The source code can be found in my PWM Serial Out repository on GitHub.

Please notice that this is NOT a ready to use library. Minor adaptations have to be done to the surrounding code. Especially the reduction of the MCU clock speed by a factor of 16 will prevent a successful communication with NeoPixel LEDs.

Conclusion

The AVR assembly provided here is not faster or smaller than the AVR assembly of Just in Time. Actually it must not be faster as it has to be cycle accurate. But the AVR assembly is much easier to understand as I explained the steps taken during its creation in detail. This benefits me especially, as I am new to writing assembly in general and for AVR in particular.

The generated waveform can be changed easily without rewriting the entire AVR assembly. Something that cannot be achieved with bit banging, where you have to write different code for different bit timings. With the PWM approach we can even produce Manchester code.
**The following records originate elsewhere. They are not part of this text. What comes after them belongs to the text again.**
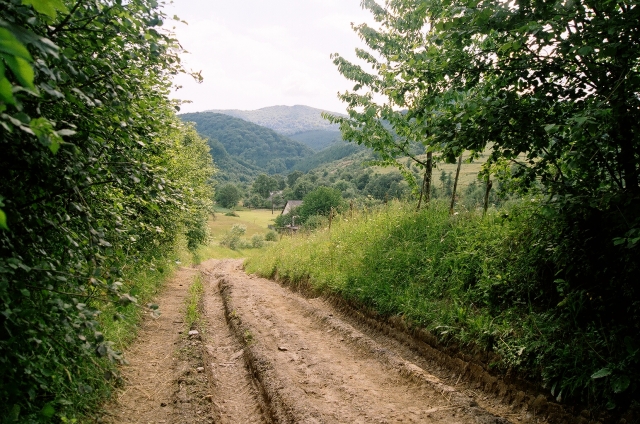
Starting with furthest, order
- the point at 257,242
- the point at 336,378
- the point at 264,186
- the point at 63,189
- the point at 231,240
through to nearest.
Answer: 1. the point at 264,186
2. the point at 257,242
3. the point at 231,240
4. the point at 336,378
5. the point at 63,189

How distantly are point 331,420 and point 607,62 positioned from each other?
5259 mm

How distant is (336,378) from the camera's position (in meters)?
5.56

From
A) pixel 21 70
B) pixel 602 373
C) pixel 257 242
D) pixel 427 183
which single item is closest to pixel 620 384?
pixel 602 373

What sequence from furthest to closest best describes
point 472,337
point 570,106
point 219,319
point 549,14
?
point 219,319
point 472,337
point 570,106
point 549,14

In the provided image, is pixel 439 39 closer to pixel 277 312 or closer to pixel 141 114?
pixel 141 114

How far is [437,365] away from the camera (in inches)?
227

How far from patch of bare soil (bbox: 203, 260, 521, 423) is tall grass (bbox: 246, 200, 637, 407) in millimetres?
775

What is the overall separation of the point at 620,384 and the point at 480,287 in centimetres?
258

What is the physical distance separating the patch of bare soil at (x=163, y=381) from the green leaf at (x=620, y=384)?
4432mm

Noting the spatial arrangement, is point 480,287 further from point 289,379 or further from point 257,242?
point 257,242

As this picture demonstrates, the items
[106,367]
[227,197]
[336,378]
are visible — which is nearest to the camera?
[106,367]

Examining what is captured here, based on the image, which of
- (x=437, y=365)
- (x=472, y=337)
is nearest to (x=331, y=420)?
(x=437, y=365)

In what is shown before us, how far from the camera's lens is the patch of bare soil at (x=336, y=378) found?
4.55m

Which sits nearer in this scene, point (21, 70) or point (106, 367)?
point (21, 70)
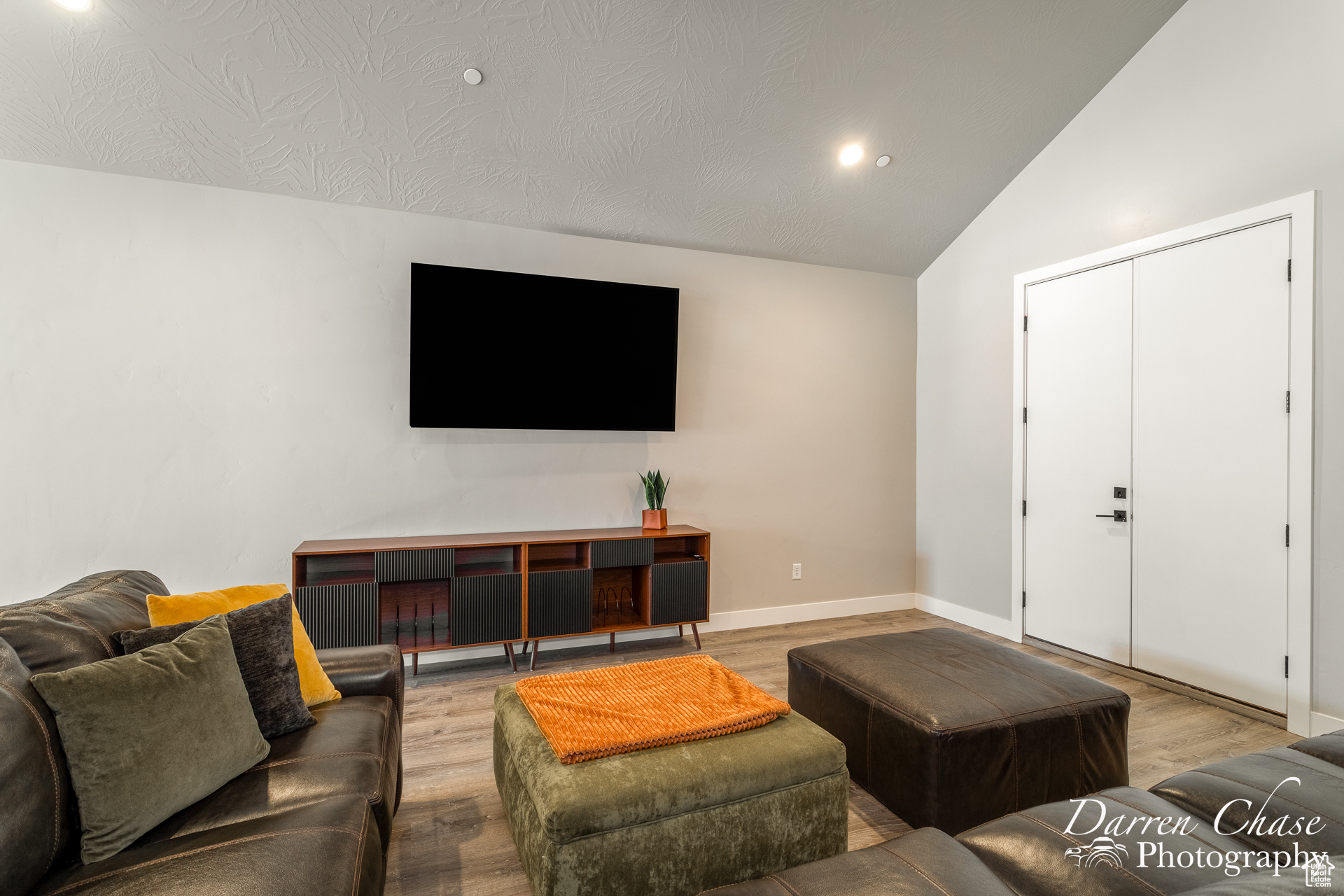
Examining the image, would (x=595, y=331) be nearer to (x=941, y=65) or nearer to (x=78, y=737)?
(x=941, y=65)

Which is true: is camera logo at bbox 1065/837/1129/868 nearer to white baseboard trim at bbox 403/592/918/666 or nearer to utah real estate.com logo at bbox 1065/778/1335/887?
utah real estate.com logo at bbox 1065/778/1335/887

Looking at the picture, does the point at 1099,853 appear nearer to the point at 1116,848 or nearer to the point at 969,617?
the point at 1116,848

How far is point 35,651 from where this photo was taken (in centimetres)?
132

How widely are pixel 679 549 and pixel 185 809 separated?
2897 millimetres

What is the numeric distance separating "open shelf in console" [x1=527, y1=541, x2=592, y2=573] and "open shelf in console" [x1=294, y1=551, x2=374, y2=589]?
81cm

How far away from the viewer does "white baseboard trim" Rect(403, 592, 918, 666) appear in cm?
360

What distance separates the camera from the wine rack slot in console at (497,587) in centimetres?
307

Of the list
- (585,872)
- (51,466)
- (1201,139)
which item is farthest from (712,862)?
(1201,139)

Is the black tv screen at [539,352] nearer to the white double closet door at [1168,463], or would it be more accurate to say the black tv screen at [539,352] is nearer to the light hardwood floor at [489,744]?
the light hardwood floor at [489,744]

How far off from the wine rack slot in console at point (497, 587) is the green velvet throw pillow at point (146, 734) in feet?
5.28

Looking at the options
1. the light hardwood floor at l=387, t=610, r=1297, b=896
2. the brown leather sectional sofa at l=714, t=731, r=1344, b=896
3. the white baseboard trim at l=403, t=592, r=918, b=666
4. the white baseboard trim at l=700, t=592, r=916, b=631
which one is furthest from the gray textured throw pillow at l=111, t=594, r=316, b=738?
the white baseboard trim at l=700, t=592, r=916, b=631

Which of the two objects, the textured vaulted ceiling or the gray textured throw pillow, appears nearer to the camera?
the gray textured throw pillow

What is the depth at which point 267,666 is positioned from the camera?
5.60 ft

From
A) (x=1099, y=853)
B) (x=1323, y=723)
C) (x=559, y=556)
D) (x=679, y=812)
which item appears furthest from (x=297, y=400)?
(x=1323, y=723)
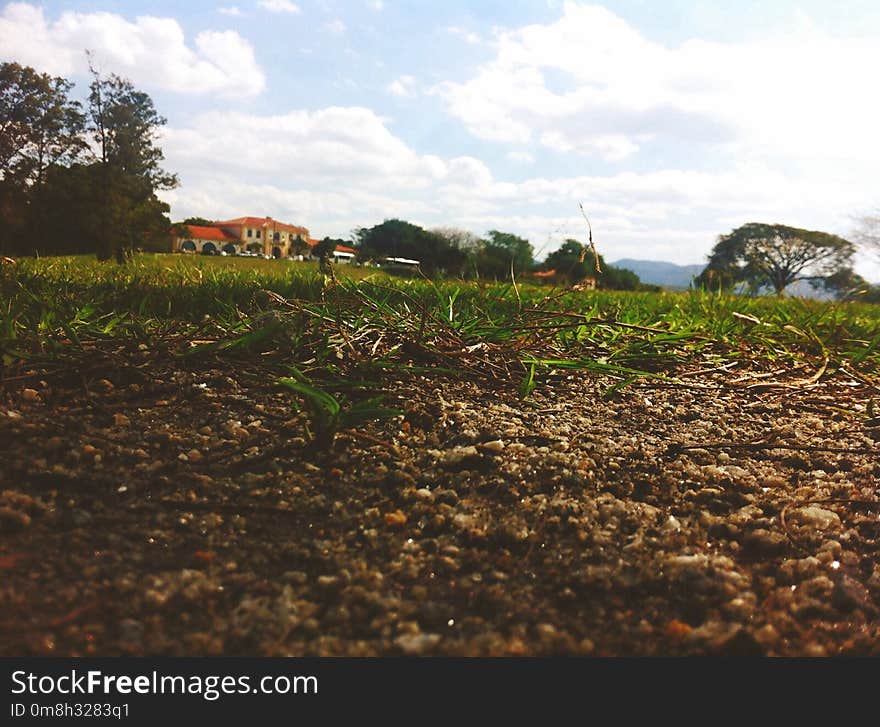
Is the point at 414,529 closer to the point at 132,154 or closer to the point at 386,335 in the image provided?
the point at 386,335

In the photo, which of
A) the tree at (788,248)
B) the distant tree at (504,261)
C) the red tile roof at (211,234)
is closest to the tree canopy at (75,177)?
the distant tree at (504,261)

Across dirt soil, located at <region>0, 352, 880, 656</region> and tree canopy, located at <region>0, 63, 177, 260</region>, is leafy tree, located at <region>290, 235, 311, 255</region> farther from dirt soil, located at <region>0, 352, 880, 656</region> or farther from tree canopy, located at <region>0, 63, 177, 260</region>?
dirt soil, located at <region>0, 352, 880, 656</region>

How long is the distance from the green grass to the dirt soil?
0.19 meters

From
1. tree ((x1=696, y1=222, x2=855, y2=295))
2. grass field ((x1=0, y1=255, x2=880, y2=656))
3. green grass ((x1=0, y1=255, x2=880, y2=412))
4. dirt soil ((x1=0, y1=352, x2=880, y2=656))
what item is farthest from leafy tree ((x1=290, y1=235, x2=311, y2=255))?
tree ((x1=696, y1=222, x2=855, y2=295))

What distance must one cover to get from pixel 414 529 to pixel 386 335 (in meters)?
1.08

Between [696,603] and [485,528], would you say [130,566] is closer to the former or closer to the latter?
[485,528]

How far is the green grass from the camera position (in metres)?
1.78

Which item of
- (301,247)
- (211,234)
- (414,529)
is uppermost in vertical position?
(211,234)

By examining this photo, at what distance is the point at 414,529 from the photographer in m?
1.07

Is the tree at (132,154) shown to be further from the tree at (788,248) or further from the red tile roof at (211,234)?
the red tile roof at (211,234)

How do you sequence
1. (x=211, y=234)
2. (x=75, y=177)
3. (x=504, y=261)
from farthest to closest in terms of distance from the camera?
1. (x=211, y=234)
2. (x=75, y=177)
3. (x=504, y=261)

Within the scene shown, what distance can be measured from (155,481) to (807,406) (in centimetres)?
201

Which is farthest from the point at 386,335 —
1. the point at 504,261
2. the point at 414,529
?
the point at 504,261

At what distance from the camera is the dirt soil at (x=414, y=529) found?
83 centimetres
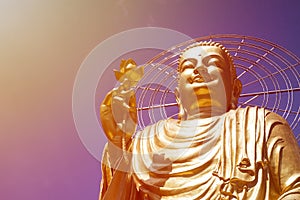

Of course the simplicity comes with some cost. Using the hardware capabilities binds some hardware resources, a Timer/Counter in this case. This also limits the pins that can be used to just one (1) of the TCs PWM pin (except for TC1).

Follow up

For fun and profit I’d like to see how fast we can transmit serial data over a single pin. Just in Time was able to transmit the data at 10 clock cycles per bit using bit banging, which requires to toggle the pin twice a bit. The Fast PWM Mode approach only needs to set a register once per bit. As long as we stick to TC0, we can replace the STS instructions with OUT instructions and have saved one clock cycle per bit already. That is why in the next article I will explore how fast we can get with serial data transmission.

Acknowledgement

During the development I stumbled over weird compiler optimizations. Every time the named inputs used the same value, they got mapped to the same physical register. This is clearly not what I wanted because one named input gets modified while the other does not. I reached out to the avr-gcc mailing list because I did not understand why it was happening and I thought it was a defect in the compiler optimization as there was no issue when compiling with -O0. In the thread the nice people Joseph C. Sible and David Brown helped me to understand that values are passed in by value and there is no requirement for a correlation between the C variables and registers in the AVR assembly. Using variables as input AND output helps to establish some barrier between the values and registers, so that they don’t get mixed up.